C’est précisément pour mettre en avant cette volonté d’ING d’élargir sa gamme d’investissements durables que la banque a lancé sa toute dernière campagne ” verte ” avec le garçonnet bouclé. Conçue par l’agence Mortierbrigade, cette publicité a toutefois eu le don de crisper plusieurs organisations non gouvernementales qui ont mené une action de protestation, il y a quelques semaines, au siège bruxellois de cette banque.
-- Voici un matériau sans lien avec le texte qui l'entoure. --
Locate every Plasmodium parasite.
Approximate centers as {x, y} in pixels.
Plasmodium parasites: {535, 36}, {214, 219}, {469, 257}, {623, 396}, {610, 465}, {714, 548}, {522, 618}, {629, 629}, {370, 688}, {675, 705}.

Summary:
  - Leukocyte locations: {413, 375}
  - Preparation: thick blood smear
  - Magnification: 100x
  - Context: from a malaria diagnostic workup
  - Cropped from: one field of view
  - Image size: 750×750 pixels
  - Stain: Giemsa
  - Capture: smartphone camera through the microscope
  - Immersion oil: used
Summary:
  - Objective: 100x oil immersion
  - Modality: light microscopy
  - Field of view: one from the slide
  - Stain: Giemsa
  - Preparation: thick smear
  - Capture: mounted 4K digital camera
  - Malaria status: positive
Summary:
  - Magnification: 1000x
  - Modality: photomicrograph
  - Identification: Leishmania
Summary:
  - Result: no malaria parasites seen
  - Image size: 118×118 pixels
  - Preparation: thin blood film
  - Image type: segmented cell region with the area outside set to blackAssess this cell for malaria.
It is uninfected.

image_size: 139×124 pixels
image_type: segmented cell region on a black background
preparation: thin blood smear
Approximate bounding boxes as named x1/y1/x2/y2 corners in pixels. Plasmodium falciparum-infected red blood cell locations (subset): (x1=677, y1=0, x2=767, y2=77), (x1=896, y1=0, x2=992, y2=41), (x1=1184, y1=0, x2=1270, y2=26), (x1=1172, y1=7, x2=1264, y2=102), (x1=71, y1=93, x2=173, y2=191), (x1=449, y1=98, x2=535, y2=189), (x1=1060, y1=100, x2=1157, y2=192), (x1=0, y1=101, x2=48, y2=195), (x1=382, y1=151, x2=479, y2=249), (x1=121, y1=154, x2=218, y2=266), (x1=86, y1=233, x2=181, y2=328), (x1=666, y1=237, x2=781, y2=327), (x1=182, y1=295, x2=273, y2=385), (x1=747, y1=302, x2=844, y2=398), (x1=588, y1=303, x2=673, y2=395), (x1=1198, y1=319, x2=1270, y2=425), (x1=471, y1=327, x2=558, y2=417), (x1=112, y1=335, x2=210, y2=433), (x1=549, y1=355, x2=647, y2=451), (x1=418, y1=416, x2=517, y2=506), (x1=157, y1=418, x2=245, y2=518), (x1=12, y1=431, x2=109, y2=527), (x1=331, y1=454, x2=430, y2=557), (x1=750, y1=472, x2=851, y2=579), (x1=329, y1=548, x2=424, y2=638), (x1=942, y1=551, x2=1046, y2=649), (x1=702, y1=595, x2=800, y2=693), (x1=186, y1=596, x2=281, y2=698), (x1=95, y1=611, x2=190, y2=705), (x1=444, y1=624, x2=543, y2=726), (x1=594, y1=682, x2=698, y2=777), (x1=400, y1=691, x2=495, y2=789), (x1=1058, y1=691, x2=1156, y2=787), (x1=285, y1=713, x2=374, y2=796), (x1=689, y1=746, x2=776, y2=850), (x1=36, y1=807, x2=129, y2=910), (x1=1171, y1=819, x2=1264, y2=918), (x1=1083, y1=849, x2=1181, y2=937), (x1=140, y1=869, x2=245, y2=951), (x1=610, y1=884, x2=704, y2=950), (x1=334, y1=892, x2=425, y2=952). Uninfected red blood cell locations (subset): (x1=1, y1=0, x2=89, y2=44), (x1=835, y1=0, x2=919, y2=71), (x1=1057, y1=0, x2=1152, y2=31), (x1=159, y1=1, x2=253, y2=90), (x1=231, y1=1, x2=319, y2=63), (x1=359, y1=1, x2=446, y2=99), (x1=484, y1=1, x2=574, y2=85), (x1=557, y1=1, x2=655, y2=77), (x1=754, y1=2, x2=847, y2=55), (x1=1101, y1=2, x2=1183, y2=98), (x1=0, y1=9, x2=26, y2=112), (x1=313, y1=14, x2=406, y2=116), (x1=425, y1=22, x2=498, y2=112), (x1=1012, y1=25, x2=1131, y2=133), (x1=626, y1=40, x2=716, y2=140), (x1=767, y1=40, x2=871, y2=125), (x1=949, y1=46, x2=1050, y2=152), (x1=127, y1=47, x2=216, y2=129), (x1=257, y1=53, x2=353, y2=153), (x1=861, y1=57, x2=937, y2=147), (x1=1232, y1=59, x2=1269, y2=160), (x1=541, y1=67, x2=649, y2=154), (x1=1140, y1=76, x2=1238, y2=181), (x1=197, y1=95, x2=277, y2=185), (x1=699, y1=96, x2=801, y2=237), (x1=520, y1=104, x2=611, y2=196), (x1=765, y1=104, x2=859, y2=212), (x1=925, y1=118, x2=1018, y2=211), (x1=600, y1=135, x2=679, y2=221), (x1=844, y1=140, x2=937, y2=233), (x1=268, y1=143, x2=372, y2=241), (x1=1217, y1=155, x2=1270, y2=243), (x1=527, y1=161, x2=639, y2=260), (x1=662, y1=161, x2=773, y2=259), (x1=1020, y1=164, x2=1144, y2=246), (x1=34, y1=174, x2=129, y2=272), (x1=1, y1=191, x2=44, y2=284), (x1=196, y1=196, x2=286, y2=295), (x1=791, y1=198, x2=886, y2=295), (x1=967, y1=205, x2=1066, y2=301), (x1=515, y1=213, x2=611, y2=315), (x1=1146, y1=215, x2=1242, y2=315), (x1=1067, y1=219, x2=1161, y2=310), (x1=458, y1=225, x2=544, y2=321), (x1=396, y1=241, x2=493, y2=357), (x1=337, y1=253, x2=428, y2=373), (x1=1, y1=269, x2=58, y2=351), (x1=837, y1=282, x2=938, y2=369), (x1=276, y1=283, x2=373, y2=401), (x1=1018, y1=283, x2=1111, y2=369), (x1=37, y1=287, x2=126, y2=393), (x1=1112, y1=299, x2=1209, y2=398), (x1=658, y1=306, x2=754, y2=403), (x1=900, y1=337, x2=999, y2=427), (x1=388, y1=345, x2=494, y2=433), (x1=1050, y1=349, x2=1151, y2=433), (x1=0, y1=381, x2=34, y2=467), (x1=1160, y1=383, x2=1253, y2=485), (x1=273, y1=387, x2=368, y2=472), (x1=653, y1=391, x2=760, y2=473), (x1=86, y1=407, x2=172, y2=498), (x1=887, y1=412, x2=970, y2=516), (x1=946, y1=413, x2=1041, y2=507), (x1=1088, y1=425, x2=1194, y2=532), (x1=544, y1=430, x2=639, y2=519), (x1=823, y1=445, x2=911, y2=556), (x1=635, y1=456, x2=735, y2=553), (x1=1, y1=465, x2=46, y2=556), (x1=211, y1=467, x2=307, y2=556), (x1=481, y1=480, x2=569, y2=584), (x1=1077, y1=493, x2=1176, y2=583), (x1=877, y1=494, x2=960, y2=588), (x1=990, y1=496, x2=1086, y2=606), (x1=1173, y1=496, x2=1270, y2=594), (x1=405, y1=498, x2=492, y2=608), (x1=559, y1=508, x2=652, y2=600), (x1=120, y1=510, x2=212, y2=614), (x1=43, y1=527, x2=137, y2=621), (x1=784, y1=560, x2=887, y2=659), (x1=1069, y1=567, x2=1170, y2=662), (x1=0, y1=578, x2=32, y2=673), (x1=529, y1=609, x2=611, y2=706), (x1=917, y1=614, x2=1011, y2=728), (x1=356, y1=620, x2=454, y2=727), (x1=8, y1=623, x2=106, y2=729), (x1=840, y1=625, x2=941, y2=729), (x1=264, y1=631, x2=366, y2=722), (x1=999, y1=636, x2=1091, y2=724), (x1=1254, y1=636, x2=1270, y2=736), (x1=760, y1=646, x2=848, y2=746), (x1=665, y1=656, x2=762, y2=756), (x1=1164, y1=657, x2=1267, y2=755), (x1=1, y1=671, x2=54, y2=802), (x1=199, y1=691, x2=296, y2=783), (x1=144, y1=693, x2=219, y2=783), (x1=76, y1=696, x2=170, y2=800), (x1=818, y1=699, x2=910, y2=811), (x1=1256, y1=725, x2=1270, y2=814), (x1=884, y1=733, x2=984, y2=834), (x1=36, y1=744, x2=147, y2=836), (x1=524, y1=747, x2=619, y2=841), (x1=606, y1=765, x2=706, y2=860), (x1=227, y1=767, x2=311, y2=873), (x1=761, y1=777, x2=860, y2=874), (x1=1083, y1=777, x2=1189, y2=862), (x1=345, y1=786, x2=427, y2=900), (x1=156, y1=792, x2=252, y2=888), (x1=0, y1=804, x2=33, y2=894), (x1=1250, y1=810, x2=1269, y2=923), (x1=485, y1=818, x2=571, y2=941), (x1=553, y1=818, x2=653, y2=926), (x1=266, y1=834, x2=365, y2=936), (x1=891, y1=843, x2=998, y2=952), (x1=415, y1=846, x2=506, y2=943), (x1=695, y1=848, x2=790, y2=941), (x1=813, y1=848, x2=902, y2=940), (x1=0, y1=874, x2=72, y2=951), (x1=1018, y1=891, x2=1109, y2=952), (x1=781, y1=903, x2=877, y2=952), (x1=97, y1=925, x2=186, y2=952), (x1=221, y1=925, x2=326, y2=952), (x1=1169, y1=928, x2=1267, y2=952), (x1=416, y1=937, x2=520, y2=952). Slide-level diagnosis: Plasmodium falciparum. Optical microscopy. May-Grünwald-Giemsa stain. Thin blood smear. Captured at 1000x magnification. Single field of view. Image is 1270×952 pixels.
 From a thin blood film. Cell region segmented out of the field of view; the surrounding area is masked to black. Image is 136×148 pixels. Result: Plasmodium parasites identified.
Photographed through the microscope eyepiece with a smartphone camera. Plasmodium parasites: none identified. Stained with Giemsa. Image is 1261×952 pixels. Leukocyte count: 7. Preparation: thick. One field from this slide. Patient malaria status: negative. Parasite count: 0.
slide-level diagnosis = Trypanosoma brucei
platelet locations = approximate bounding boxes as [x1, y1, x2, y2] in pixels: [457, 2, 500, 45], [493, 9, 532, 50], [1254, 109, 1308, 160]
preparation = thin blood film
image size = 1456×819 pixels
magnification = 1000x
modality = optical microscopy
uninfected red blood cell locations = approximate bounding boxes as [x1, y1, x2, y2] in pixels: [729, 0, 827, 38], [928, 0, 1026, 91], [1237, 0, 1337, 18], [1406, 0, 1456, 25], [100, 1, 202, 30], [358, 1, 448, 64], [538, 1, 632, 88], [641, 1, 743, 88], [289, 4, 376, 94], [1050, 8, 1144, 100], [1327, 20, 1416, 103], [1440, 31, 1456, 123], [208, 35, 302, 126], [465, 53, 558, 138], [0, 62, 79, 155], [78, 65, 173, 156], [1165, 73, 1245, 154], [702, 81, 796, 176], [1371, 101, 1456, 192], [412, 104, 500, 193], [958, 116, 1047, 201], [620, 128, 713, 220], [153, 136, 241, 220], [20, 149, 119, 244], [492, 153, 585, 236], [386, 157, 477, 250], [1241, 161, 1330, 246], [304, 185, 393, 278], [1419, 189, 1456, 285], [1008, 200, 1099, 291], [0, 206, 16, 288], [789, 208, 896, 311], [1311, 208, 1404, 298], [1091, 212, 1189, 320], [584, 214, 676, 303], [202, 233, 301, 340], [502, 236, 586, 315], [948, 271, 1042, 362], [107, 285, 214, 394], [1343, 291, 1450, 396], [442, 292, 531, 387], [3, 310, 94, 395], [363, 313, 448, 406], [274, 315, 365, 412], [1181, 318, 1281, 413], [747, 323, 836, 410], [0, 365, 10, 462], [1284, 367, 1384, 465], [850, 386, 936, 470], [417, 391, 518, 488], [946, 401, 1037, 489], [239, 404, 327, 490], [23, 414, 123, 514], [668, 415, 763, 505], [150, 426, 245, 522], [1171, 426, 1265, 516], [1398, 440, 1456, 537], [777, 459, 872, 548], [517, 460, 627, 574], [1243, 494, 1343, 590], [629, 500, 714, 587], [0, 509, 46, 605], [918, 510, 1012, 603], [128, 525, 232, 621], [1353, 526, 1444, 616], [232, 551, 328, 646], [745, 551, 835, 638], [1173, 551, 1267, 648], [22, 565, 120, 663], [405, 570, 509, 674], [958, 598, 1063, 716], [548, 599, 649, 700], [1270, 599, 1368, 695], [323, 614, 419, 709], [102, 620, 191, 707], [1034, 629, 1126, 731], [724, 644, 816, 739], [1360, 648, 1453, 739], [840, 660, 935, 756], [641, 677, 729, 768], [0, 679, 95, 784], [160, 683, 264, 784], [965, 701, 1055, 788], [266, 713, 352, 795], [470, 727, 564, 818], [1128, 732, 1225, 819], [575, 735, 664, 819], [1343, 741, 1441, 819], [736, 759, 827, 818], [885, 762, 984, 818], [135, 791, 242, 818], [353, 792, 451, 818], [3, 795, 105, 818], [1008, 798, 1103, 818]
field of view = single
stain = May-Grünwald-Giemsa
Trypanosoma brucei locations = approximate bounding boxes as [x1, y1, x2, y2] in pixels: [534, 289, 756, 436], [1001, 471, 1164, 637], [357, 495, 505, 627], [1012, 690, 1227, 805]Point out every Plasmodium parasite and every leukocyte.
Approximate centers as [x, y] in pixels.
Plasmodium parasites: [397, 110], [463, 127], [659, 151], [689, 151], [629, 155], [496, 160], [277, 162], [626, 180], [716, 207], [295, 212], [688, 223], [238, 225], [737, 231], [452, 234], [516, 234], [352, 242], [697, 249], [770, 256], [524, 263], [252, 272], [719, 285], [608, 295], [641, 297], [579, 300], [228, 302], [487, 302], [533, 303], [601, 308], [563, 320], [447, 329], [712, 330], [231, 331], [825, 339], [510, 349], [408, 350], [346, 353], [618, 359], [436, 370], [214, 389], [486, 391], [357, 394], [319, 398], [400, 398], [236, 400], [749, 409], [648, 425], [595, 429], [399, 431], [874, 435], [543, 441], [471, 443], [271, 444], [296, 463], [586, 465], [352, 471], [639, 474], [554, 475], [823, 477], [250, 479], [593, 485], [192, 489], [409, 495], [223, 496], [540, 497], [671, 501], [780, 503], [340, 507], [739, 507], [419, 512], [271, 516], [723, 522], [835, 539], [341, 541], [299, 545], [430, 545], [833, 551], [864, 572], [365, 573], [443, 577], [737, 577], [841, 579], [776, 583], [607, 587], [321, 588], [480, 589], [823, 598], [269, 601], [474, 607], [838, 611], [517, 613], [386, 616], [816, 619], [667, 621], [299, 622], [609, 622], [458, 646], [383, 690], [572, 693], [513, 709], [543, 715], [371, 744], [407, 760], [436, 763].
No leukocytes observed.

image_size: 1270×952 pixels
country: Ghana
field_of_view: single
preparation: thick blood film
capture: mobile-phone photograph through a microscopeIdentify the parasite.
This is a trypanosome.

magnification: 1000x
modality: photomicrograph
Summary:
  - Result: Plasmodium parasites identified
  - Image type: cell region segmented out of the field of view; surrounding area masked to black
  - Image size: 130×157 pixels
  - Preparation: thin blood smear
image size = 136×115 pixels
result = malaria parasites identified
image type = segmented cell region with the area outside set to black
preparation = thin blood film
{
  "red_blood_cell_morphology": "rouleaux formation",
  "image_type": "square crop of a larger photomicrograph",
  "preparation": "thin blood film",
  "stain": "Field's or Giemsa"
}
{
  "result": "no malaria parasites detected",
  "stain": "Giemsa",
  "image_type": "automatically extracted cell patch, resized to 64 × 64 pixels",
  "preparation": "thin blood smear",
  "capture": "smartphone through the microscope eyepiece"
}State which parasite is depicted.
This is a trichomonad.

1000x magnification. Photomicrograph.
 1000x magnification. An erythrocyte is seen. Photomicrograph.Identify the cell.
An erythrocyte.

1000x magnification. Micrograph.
Réunissant une quinzaine d’associations humanitaires telles que SOS Faim, Oxfam ou encore CNCD-11.11.11, ce collectif a en effet réalisé un die-in – une manifestation où les participants se couchent sur le sol pour simuler la mort – devant les bureaux d’ING. L’objectif ? Dénoncer ce qui représente à leurs yeux une campagne de greenwashing, une technique marketing qui vise à donner une image écologiquement responsable à une entreprise dont les actes ne suivent pas les intentions en matière de développement durable.

Epinglant les financements d’ING à ” des entreprises d’huile de palme, telles que Socfin, qui vont à l’encontre des engagements sociaux et environnementaux de la banque ” ( sic), ces 15 ONG ont même été jusqu’à créer un site web au jeu de mots provocateur (www.greenwash-ING.be) pour expliquer leur démarche et surtout inviter le client à interpeller directement sa banque sur ces investissements jugés toxiques par le collectif.

On le voit : pour les banques, l’exercice publicitaire peut s’avérer délicat en matière d’investissements écologiques et éthiques. D’un côté, il convient de répondre à une réelle demande des particuliers et des entreprises qui souhaitent concilier durabilité et rendement financier. De l’autre, il s’agit de mener des campagnes pertinentes qui promeuvent un monde meilleur sans être taxées de greenwashing par les plus sceptiques. Pour ce faire, les banques doivent donc jouer la carte de la cohérence et surtout d’une totale transparence, histoire de ne pas être prises en défaut et de subir un malencontreux bad buzz. Le défi d’une communication réellement durable ne fait que commencer.